Também não acho que o caminho seja a ilegalização do Chega. Não é o peso eleitoral do partido que determina que isto seja um erro. Se houvesse argumentos para ilegalizar um partido com 6% ou 8% nas sondagens teríamos de lidar com isso. Em democracia, a força eleitoral de um jogador não determina as regras do jogo. Se deixarmos que assim seja, ele acabará por virar o tabuleiro e interromper a partida quando estiver em vantagem. Sou contra este processo porque ele muito dificilmente seria indiscutível à luz da da Constituição - a natureza ideológica do Chega não é de tal forma explícita nos seus documentos que não deixe espaço para escapatórias. Ou a ilegalização é decretada sem que seja uma evidência para todos os democratas ou, mais provável, oferece-se ao Chega uma vitória judicial. Mas a lei existe e é para ser usada. Foi o que aconteceu no caso do Bairro da Jamaica.
No debate presencial com Marcelo, Ventura exibiu uma “selfie” do Presidente com uma família do Bairro da Jamaica e disse que ali estavam “bandidos”. Cinco dos sete fotografados têm o cadastro limpo. O sexto é uma criança que agora tem cinco anos. Três são arguidos e assistentes – assim como um polícia – no mesmo processo. Dos sete, apenas um foi condenado por crimes. A esse, Ventura chamou-lhe “bandido verdadeiramente”. Há “bandidos” que não o são “verdadeiramente”. Mas se forem candidatos a autarcas do Chega, basta não terem uma condenação transitada em julgado para não ser da “bandidagem”. A presunção de inocência é para consumo da casa.
Já esta família foi exposta ao país, incluindo os que nela nunca tiveram problemas com a Justiça. O racismo é isto: a desindividualização do outro, que passa a representar um grupo de suspeitos. Só que, para o tribunal, cada uma daquelas pessoas tem o direito individual à sua honra e à sua imagem. Por isso, Ventura terá de se retratar publicamente. Já disse que não o fará, mostrando que a lei é sempre para os outros.
Vanusa Coxi, que trabalha desde os 16 anos e sempre cumpriu a lei, teve a coragem de dizer: eu sou cidadã, não sou uma metáfora para a propaganda do Chega. Os que acham que palavras são apenas palavras deviam acompanhá-la, numa ida ao supermercado, no dia seguinte ao ter sido exibida como “bandida” em horário nobre.

**Material fornecido**:

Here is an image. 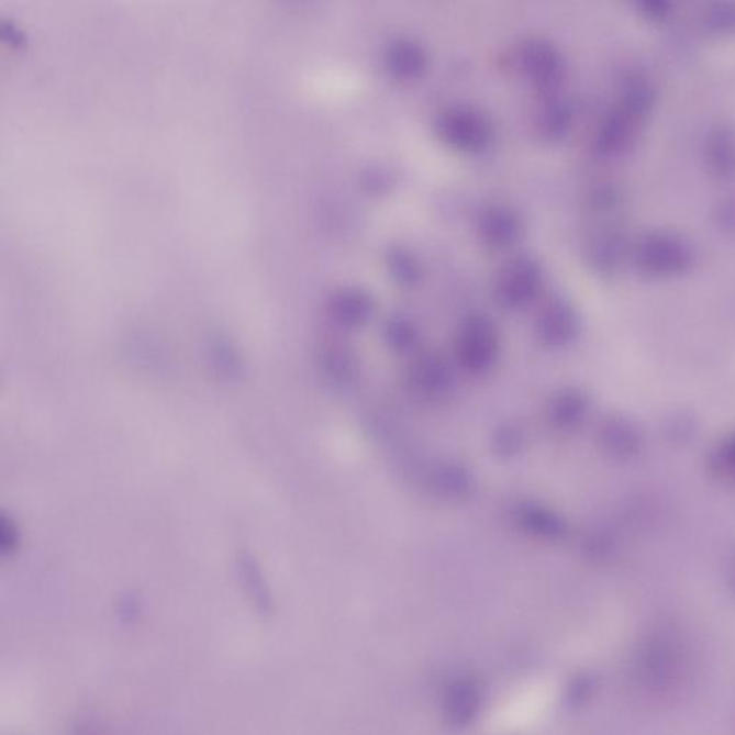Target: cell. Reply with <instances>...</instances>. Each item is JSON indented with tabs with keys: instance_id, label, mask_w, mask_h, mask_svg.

**Exercícios**:
[A] Segundo o excerto, quantas das sete pessoas fotografadas têm o cadastro limpo?
[B] Prossiga o excerto sobre o Chega e a família do Bairro da Jamaica a partir da última frase.

**Respostas**:
[A] Cinco.

[B]
Infelizmente, no mesmo dia em que foi condenado foi possível dar uma entrevista de vinte minutos na SIC Notícias recusando-se a dizer mais sobre o tema do que adiar respostas para o dia seguinte, em terreno mais favorável, e que ia recorrer. Que outro líder partidário poderia dar uma entrevista no dia de uma condenação judicial sem que esse fosse o tema central, mesmo que isso não lhe desse jeito? E o que tinha a dizer no dia seguinte é que não tencionava cumprir a decisão judicial.
“É isto que faz crescer Ventura”, diz-se sobre tudo e um par de botas, transformando-o em legítimo portador de todas as frustrações nacionais. Até a aplicação da lei faz crescer o homem que só acredita nela quando se aplica aos de baixo. Temos de combater as causas que dão força ao Chega. Mas, mesmo que houvesse acordo sobre elas, é como dizer que a criminalidade se combate reduzindo a desigualdade. É verdade, mas nem por isso suspendemos a lei contra o crime.
Os impasses que levaram ao renascimento da extrema-direita no mundo ocidental são profundos e demorarão muito tempo a resolver. Já a nossa democracia é frágil e a defesa das suas regras é determinante para que a receita do sucesso de Ventura não seja copiada por outros, com muitas vítimas como Vanusa Caxi. A resposta política é complexa. Mas a imediata é simples: a aplicação da lei, que vigora no Bairro da Jamaica e nos debates em que Ventura participa.